During the reaction of methyl chloride with silicon a complex mixture of chlorosilanes is produced. This complex mixture is normally separated by fractional distillation. Two of the largest volume chlorosilanes, dimethyldichlorosilane and methyltrichlorosilane, have boiling points sufficiently close that distillation columns of 200 or more plates are often required to obtain pure components. Therefore, the separation of dimethyldichlorosilane and methyltrichlorosilane on a commercial scale is expensive in view of both capital and operational costs.
The separation of other close-boiling chlorosilanes also represent a difficult and challenging problem to the silicone industry. For example, tetrachlorosilane and trimethylchlorosilane form an azeotropic mixture which, naturally, cannot be separated by simple fractional distillation. The separation of methylphenyldichlorosilane and phenyltrichlorosilane is complicated by their high boiling points (&gt;200.degree. C.) as well as the closeness of their boiling points.

★ ★ ★ ★

#### SET PROBLEM 1
Gather every line of the listing that contains the string "Given", matching case.
The text on chlorosilanes and the listing after it are unrelated material.

★ ★ ★ ★

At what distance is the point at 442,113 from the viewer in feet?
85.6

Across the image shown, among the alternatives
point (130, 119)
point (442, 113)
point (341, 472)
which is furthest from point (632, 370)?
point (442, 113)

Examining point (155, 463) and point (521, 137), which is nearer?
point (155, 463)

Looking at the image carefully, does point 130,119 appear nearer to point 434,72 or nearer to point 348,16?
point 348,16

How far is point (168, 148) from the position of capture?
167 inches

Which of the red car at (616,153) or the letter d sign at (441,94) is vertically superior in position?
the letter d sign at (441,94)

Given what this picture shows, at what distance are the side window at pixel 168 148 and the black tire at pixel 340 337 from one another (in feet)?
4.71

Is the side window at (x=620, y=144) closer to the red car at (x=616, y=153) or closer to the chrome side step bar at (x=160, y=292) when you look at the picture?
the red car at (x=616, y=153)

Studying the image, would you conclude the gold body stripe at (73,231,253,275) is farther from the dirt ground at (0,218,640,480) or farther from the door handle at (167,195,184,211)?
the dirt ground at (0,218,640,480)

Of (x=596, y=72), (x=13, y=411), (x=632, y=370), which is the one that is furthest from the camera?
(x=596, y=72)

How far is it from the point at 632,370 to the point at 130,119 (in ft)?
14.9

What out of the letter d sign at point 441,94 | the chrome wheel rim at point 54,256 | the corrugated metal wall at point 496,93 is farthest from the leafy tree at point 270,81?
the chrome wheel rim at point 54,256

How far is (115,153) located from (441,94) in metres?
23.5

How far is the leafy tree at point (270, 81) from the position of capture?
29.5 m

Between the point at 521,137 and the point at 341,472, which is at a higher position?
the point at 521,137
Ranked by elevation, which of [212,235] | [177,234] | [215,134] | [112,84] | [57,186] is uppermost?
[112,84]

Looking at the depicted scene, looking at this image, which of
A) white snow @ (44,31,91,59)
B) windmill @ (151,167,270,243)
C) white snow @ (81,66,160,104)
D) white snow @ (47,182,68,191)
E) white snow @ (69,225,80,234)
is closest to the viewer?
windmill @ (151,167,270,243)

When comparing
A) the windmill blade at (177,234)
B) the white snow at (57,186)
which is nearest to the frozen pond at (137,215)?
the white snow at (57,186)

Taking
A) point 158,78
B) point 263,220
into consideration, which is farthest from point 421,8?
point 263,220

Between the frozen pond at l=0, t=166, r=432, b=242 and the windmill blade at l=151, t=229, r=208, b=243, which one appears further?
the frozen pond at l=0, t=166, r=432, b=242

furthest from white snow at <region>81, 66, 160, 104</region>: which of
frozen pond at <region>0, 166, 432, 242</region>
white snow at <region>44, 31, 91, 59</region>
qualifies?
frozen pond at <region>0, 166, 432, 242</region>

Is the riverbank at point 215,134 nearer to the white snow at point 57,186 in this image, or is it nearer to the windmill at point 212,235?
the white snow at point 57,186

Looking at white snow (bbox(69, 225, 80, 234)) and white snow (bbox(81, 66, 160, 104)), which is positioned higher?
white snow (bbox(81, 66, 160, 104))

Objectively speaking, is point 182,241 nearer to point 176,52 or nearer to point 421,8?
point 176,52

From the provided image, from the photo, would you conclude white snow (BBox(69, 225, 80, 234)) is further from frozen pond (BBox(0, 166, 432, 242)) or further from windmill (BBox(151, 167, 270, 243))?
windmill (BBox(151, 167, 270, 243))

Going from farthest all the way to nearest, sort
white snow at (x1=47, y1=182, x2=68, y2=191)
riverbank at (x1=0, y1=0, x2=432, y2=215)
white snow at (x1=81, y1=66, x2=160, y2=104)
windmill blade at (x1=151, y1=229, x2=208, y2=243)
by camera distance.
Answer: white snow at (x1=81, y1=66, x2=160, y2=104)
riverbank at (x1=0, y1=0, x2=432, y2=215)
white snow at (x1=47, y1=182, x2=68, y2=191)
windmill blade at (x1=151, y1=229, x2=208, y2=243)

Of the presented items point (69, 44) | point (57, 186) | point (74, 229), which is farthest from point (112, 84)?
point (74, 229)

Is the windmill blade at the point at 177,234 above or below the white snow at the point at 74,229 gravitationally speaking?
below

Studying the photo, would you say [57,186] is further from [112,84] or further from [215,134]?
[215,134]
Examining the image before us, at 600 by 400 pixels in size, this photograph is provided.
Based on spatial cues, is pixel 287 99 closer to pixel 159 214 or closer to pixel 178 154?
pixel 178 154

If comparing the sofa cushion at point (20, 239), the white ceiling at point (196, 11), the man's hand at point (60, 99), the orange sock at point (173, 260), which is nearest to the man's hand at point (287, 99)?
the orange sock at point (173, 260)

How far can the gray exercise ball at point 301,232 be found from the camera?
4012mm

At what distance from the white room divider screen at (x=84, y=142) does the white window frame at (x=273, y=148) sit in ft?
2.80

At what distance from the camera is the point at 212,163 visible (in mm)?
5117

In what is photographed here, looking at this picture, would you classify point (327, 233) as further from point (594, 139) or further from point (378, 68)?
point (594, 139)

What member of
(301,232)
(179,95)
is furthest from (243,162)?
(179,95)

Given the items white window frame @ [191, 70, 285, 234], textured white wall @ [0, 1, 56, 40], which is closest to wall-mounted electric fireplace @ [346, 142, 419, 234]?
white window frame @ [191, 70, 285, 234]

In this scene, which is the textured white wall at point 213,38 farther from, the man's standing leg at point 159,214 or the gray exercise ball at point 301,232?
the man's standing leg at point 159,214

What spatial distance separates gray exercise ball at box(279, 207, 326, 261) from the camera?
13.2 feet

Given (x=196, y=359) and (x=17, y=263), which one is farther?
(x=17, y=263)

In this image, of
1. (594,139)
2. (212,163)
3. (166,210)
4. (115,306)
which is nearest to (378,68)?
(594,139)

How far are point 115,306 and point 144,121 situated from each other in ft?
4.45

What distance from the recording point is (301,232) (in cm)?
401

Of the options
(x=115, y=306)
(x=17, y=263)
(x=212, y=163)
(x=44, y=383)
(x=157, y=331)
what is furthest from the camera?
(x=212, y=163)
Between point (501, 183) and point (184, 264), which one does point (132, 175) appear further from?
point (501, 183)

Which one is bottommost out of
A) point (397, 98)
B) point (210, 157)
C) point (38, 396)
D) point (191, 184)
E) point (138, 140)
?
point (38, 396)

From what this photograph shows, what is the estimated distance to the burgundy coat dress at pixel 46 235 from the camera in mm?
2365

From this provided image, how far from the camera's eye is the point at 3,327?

★ ★ ★ ★

#### SET PROBLEM 2
Using the passage on chlorosilane separation, decide whether each statement agrees with it, answering yes or no and quoting the words that settle it: (a) Getting pure dimethyldichlorosilane and methyltrichlorosilane often takes distillation columns of 200 or more plates. (b) Tetrachlorosilane and trimethylchlorosilane can be split apart by simple fractional distillation. (c) Methylphenyldichlorosilane and phenyltrichlorosilane have low boiling points.

#### COMPLETE RESPONSE 1
Given what this picture shows, at what distance are the side window at pixel 168 148 and the black tire at pixel 340 337 from one another (in feet)?
Given the items white window frame @ [191, 70, 285, 234], textured white wall @ [0, 1, 56, 40], which is closest to wall-mounted electric fireplace @ [346, 142, 419, 234]?
Given (x=196, y=359) and (x=17, y=263), which one is farther?

#### COMPLETE RESPONSE 2
(a) Yes: "distillation columns of 200 or more plates are often required to obtain pure components"
(b) No: "form an azeotropic mixture which, naturally, cannot be separated by simple fractional distillation"
(c) No: "is complicated by their high boiling points"